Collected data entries
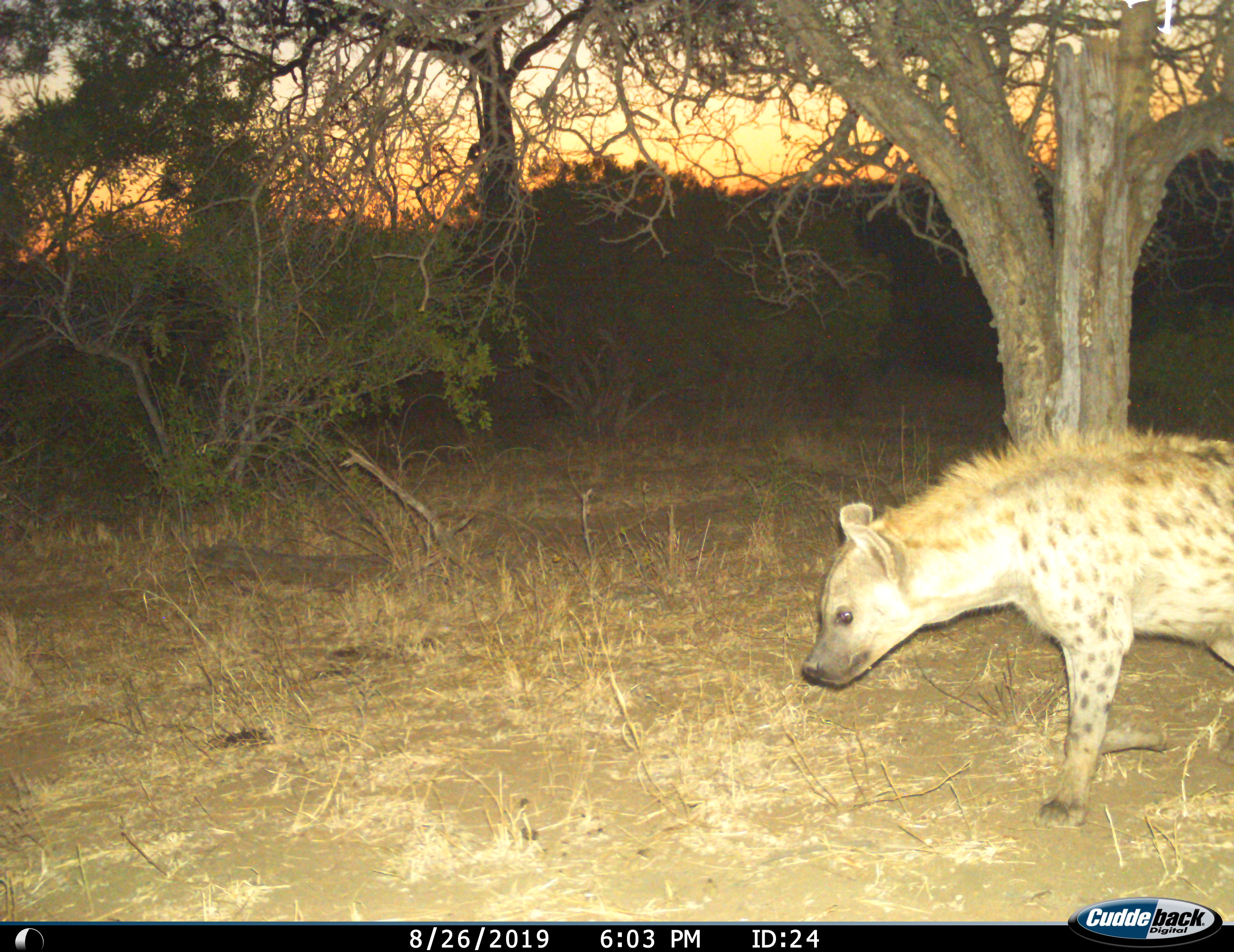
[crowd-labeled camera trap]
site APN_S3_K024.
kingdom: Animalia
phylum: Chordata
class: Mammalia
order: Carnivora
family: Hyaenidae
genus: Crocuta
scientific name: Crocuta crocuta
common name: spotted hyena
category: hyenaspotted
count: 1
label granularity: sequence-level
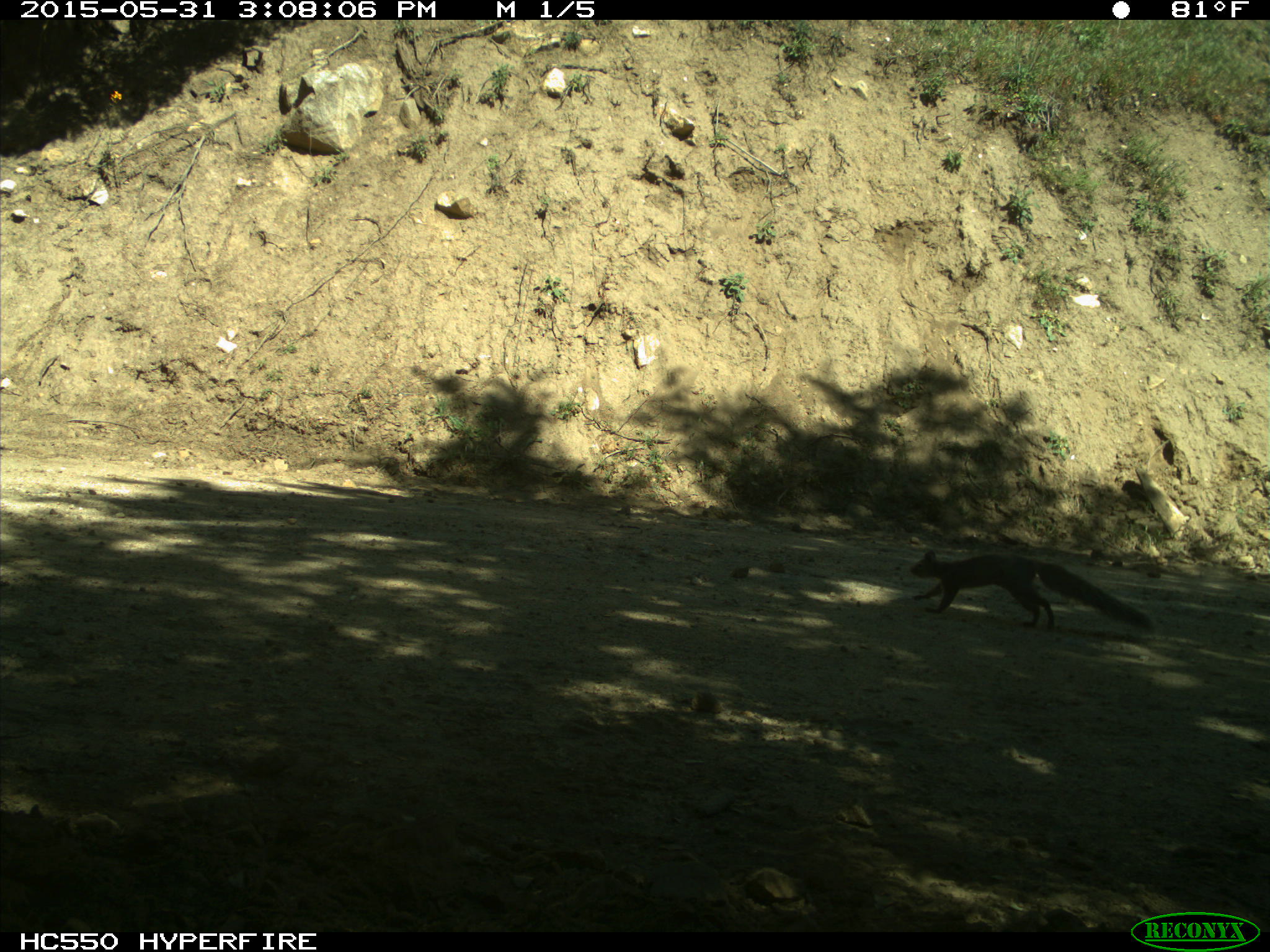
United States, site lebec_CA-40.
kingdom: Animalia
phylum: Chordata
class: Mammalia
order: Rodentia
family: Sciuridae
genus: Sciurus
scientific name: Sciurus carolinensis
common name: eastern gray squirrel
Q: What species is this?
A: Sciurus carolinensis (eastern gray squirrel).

BRIEF -
For each line of the entries that includes "name", show that line.

TASK RESULT -
scientific name: Crocuta crocuta
common name: spotted hyena
scientific name: Sciurus carolinensis
common name: eastern gray squirrel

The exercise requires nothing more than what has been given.